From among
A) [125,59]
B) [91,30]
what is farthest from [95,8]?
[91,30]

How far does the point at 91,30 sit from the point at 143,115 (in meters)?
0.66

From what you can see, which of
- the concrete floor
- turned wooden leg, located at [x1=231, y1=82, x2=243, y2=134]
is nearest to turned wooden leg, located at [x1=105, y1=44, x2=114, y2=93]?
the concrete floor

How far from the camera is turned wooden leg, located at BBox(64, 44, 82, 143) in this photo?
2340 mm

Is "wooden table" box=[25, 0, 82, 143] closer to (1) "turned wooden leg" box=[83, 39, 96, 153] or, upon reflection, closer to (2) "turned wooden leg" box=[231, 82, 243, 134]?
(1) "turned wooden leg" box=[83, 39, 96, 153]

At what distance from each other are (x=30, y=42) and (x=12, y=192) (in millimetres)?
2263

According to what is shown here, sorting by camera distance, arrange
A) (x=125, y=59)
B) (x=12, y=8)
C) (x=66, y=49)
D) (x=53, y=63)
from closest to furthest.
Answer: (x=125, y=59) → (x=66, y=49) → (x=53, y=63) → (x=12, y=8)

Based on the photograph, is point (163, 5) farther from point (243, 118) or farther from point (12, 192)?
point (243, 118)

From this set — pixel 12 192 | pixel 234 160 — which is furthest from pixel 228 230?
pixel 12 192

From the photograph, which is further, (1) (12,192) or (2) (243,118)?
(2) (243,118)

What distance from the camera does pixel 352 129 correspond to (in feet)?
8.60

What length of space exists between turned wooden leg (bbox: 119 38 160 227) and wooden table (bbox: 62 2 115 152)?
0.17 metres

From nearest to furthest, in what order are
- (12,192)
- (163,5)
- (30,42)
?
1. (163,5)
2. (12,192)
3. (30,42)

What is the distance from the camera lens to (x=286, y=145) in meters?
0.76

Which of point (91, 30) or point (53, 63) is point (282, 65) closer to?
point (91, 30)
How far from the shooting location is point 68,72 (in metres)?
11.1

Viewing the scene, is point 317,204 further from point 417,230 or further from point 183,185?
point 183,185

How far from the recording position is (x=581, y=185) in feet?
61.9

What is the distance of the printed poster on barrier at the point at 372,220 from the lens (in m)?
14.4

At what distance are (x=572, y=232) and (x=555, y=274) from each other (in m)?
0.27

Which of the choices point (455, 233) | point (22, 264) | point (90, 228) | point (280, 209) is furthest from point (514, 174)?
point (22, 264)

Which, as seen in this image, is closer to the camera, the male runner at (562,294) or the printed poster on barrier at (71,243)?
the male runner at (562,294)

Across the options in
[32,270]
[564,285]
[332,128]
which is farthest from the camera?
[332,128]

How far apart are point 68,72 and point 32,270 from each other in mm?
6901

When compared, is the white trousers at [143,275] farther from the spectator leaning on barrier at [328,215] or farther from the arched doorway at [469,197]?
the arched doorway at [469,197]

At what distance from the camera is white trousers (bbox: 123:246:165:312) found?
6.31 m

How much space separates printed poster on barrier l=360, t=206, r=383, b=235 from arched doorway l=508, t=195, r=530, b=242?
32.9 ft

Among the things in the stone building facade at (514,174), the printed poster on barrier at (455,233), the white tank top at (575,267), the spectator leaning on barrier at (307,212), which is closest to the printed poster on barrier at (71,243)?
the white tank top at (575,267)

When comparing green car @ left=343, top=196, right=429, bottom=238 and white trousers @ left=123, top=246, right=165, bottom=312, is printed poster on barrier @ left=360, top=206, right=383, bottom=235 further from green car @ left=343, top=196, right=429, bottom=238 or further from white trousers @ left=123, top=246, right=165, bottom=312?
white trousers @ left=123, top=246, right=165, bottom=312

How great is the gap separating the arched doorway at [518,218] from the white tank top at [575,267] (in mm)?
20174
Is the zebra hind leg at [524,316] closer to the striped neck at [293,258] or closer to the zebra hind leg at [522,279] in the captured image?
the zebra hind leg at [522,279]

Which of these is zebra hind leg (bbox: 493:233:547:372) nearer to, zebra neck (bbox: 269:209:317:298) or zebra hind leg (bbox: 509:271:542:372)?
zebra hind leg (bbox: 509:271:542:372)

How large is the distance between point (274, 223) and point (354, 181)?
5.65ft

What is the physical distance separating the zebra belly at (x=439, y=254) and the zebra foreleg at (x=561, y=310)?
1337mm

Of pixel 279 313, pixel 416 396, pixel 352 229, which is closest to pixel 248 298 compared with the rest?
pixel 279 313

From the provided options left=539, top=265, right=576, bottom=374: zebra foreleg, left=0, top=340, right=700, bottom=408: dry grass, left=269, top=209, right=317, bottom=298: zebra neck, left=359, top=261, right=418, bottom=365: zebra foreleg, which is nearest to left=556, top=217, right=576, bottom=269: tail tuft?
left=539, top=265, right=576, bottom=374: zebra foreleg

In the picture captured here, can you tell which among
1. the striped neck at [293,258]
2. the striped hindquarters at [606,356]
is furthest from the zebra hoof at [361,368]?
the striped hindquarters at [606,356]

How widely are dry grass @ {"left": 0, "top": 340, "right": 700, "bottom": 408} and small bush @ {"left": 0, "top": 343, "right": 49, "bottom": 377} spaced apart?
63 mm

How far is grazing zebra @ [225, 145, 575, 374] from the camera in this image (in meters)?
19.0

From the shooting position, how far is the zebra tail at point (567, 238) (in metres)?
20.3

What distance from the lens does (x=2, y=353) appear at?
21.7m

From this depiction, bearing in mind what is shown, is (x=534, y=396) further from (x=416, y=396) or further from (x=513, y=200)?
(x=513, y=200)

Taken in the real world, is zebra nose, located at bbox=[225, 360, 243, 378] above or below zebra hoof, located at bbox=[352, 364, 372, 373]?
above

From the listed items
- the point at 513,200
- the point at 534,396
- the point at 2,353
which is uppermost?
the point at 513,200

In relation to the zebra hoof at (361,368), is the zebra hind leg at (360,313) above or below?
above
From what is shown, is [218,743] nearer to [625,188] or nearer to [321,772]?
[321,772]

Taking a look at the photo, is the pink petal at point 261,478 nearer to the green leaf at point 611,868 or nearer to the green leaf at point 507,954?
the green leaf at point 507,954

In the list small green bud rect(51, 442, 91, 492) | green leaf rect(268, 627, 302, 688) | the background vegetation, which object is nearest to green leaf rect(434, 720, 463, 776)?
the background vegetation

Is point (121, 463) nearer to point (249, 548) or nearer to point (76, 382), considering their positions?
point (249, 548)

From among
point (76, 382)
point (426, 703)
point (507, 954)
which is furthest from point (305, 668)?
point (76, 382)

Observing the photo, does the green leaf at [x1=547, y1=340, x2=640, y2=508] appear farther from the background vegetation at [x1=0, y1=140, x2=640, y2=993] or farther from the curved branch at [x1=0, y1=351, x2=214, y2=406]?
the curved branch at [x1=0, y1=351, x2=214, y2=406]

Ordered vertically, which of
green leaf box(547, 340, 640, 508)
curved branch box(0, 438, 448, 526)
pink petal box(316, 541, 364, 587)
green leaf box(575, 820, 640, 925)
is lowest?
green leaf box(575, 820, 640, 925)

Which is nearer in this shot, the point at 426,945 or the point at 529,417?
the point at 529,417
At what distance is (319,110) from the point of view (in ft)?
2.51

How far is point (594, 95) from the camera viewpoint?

_Directive_: Extract every line in the records above that contains the string "shooting", and copy each one in full.

_Written answer_:
How far from the shooting location is point 68,72 (in metres)?
From the shooting position, how far is the zebra tail at point (567, 238) (in metres)?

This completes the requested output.